Older people might think forgetting someone’s name is an early sign of dementia compared to people in their 30s who brush this off, he suggested.
“Then you start worrying about your memory and thinking about your memory,” he said. “That’s the equivalent of thinking about your feet as you walk down the stairs and that produces anxiety.”
He added: “Anxiety interferes biologically with your memory and also psychologically it uses up memory space.”
Prof Robertson, a clinical psychologist and neuroscientist, advised people to examine their pre-conceptions about lifestyle also.
He pointed at research looking at brain function in people across 41 countries, published by the International Monetary Fund last year.
This found: “the cognitive performance of a 70 year old in 2020 was the same as the cognitive performance of a 53-year old in 2000,” he said.
“The sub-heading on the chapter was 70 is the new 50.”
He encouraged people to keep working for as long as possible, saying an OECD study raised questions about diminishing brain function for people who retire in their 50s.
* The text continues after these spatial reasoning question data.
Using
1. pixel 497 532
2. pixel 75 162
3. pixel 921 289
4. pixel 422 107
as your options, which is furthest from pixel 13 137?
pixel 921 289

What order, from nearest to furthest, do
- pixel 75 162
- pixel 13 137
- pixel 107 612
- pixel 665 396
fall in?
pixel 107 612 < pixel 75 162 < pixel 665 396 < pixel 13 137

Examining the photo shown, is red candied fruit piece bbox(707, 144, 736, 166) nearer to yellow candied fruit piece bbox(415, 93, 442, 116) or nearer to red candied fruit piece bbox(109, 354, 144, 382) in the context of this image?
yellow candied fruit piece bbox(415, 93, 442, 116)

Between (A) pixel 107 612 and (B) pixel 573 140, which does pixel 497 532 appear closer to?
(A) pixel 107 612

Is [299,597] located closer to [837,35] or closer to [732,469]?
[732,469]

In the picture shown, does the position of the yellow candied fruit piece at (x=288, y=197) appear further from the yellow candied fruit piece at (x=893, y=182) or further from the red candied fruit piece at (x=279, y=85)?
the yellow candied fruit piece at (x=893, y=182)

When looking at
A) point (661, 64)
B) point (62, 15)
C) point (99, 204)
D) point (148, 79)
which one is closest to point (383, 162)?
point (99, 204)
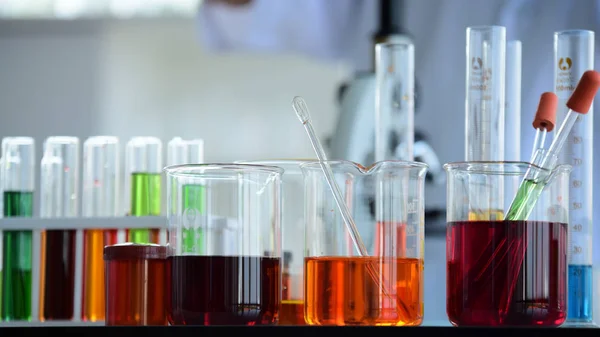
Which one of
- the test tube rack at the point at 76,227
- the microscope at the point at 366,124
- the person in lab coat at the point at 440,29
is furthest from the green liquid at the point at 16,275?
the person in lab coat at the point at 440,29

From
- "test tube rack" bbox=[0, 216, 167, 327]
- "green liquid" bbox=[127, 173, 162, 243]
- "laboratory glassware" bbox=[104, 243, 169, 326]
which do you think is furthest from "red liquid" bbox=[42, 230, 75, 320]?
"laboratory glassware" bbox=[104, 243, 169, 326]

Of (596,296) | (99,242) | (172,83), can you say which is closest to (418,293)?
(99,242)

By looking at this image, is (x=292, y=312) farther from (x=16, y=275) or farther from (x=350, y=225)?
(x=16, y=275)

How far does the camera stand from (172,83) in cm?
484

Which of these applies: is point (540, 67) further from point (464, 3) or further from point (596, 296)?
point (596, 296)

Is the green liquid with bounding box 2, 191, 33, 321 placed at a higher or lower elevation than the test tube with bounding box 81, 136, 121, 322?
lower

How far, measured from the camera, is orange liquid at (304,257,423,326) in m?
0.99

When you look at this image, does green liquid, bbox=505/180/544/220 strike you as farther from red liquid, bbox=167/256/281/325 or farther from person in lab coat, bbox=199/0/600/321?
person in lab coat, bbox=199/0/600/321

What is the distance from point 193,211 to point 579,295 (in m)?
0.46

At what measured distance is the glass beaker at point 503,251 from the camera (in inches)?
38.5

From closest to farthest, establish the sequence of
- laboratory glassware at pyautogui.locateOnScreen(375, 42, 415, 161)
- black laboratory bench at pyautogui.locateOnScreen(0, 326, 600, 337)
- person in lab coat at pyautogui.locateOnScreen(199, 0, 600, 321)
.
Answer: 1. black laboratory bench at pyautogui.locateOnScreen(0, 326, 600, 337)
2. laboratory glassware at pyautogui.locateOnScreen(375, 42, 415, 161)
3. person in lab coat at pyautogui.locateOnScreen(199, 0, 600, 321)

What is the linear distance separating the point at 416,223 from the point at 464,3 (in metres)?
2.23

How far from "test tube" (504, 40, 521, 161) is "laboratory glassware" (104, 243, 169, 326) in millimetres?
468

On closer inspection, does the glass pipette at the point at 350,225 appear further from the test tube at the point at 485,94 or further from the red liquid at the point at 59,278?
the red liquid at the point at 59,278
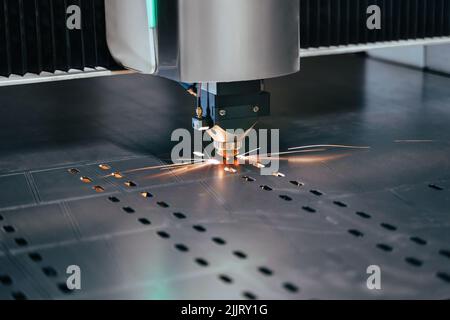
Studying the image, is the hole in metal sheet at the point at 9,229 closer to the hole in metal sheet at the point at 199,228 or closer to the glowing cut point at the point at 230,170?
the hole in metal sheet at the point at 199,228

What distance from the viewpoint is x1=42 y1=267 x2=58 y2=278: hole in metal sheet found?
1501mm

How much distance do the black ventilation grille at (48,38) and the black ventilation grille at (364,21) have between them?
67 cm

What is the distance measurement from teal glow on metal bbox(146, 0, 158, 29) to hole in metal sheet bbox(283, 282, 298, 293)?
0.80 meters

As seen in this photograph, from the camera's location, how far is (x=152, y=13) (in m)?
1.93

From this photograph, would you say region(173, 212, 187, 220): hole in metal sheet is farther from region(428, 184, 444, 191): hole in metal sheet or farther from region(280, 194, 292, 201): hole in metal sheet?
region(428, 184, 444, 191): hole in metal sheet

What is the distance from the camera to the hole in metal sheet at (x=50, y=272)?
1501mm

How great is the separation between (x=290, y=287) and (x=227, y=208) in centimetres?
44

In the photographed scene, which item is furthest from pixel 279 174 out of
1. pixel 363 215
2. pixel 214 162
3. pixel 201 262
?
pixel 201 262

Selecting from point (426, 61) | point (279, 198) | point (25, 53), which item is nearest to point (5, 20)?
point (25, 53)

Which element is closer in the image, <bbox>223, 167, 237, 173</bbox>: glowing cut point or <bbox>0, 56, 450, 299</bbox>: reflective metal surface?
<bbox>0, 56, 450, 299</bbox>: reflective metal surface

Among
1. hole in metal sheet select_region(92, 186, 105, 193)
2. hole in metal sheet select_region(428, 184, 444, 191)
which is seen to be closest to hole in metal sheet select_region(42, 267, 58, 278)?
hole in metal sheet select_region(92, 186, 105, 193)

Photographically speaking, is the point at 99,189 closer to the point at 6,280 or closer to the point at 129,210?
the point at 129,210
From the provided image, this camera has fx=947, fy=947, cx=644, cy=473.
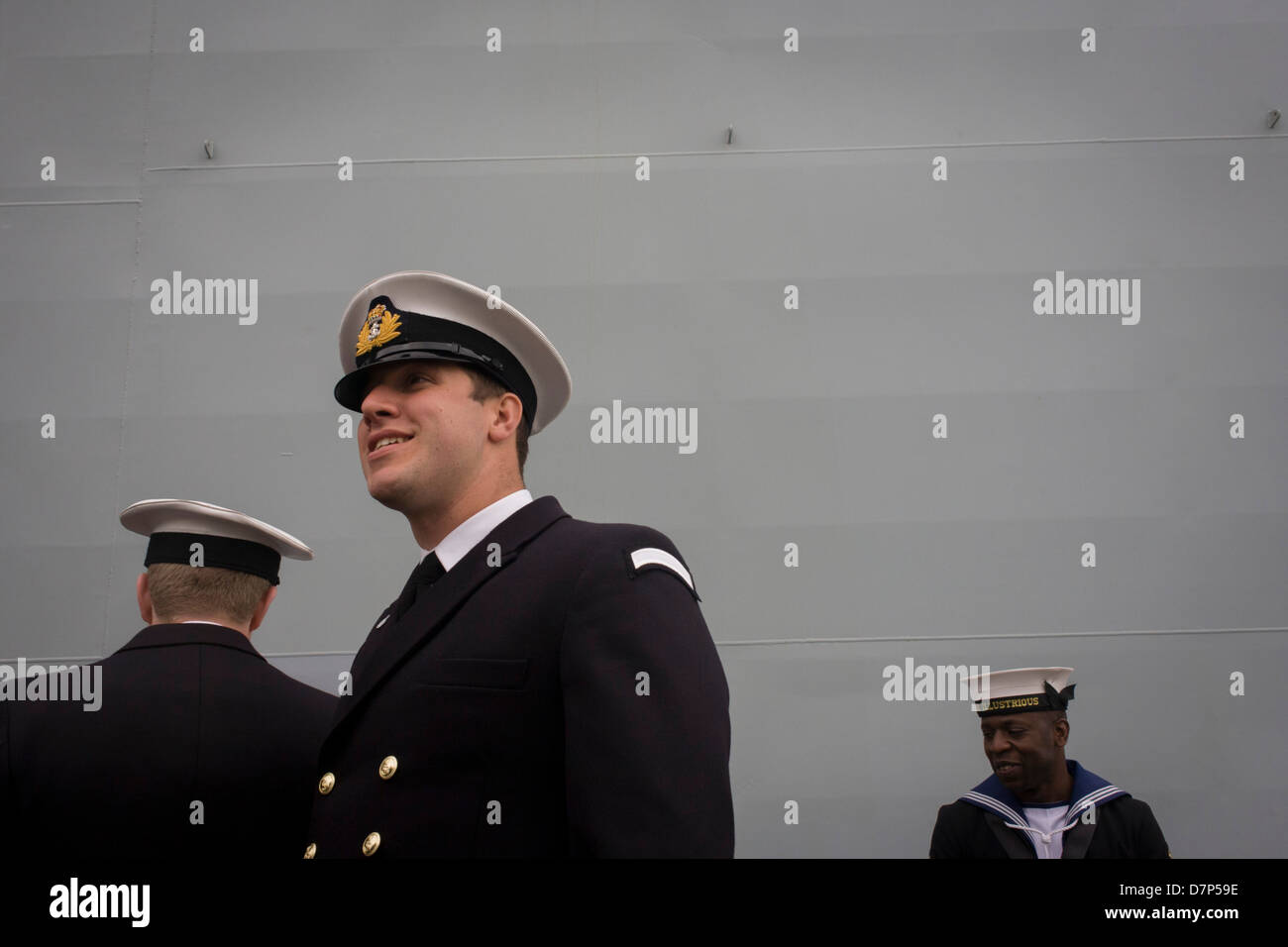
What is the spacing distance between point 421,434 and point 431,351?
0.14 m

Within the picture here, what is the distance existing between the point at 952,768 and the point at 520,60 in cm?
233

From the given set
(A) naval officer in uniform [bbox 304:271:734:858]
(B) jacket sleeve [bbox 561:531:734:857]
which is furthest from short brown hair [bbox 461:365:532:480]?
(B) jacket sleeve [bbox 561:531:734:857]

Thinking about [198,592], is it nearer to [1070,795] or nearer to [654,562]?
[654,562]

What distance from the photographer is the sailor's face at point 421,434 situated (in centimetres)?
122

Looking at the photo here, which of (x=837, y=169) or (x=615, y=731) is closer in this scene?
(x=615, y=731)

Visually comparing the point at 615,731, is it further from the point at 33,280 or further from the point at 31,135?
the point at 31,135

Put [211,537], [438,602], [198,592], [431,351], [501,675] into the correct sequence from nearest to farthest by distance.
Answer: [501,675]
[438,602]
[431,351]
[198,592]
[211,537]

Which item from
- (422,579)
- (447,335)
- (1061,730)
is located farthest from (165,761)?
(1061,730)

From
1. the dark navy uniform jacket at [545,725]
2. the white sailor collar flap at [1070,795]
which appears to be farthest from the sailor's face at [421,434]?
the white sailor collar flap at [1070,795]

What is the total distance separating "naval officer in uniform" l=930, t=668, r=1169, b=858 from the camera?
2.30 m

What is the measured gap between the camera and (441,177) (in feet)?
9.11

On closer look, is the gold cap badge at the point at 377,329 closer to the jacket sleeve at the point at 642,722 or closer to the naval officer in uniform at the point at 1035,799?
the jacket sleeve at the point at 642,722

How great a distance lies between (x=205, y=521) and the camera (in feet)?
5.88
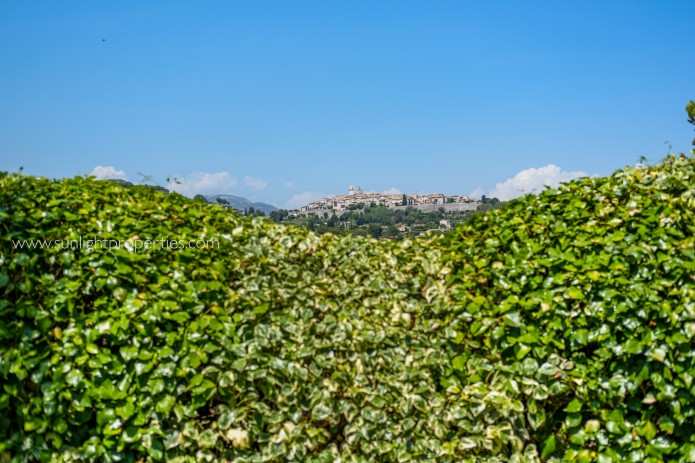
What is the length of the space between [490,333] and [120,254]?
318cm

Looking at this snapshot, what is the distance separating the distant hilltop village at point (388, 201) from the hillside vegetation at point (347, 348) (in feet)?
296

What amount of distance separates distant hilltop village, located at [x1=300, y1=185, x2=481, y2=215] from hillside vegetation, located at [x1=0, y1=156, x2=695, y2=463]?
9013 cm

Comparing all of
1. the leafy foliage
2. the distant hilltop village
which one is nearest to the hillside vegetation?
the leafy foliage

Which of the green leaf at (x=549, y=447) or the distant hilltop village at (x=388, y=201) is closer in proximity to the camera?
the green leaf at (x=549, y=447)

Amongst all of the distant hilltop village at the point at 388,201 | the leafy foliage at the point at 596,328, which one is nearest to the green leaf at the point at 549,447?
the leafy foliage at the point at 596,328

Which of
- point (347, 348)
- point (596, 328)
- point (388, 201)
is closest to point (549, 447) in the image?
point (596, 328)

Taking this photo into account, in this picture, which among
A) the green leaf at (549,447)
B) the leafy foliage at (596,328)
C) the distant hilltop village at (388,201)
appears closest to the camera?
the leafy foliage at (596,328)

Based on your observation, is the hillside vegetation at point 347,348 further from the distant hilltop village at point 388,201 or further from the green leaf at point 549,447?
the distant hilltop village at point 388,201

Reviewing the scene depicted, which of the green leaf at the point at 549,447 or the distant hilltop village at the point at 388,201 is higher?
the distant hilltop village at the point at 388,201

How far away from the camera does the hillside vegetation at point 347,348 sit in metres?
4.56

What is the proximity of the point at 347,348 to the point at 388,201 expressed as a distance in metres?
112

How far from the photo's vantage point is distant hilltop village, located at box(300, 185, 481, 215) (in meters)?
100

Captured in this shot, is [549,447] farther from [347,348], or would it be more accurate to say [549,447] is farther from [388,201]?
[388,201]

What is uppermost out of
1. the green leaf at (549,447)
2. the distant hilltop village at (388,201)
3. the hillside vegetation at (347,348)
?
the distant hilltop village at (388,201)
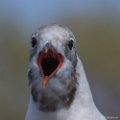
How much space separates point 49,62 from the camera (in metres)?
3.27

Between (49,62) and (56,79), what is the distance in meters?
0.08

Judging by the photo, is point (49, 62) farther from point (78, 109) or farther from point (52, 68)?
point (78, 109)

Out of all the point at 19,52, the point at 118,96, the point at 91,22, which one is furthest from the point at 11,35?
the point at 118,96

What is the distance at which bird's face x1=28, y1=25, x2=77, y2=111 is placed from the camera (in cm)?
324

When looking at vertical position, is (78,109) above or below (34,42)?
below

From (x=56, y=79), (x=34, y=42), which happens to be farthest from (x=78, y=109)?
(x=34, y=42)


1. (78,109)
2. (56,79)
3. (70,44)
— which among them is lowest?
(78,109)

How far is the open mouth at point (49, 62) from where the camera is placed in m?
3.24

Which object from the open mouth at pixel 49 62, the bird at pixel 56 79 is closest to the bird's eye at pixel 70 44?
the bird at pixel 56 79

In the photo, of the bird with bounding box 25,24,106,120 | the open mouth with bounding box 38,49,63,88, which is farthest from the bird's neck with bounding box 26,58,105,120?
the open mouth with bounding box 38,49,63,88

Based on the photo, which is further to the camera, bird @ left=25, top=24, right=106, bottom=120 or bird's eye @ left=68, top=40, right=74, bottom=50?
bird's eye @ left=68, top=40, right=74, bottom=50

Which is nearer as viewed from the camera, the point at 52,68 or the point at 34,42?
the point at 52,68

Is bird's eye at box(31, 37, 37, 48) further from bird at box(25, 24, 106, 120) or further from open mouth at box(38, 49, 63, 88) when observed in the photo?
open mouth at box(38, 49, 63, 88)

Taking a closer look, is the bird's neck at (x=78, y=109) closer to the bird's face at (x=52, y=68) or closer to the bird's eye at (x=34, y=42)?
the bird's face at (x=52, y=68)
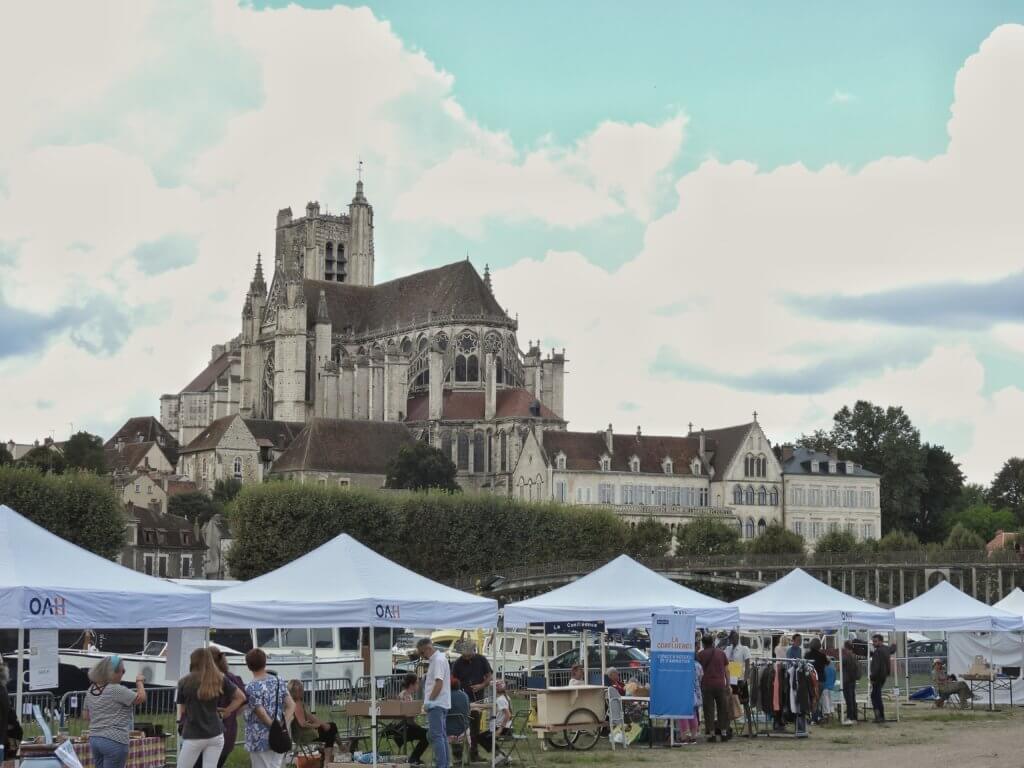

He gave the example of men who retire early in Italy or Austria “playing boules, sitting happily with their coffees in the piazza.”
However, he said: “their memory function is significantly lower than the 65s year olds in Florida, or in Ireland or the UK. You’re losing cognitive function by retiring.”
He acknowledged too that the ability to work for longer depends on the type of job people do.
Retired people should keep trying new activities to simulate the brain, he advised, including joining charity committee or doing other voluntary work.
Referring to how the brain functions, he said: “This engagement with the world and the demands that the world makes on these networks in your brain actually reinforces these superhighways in the brain.”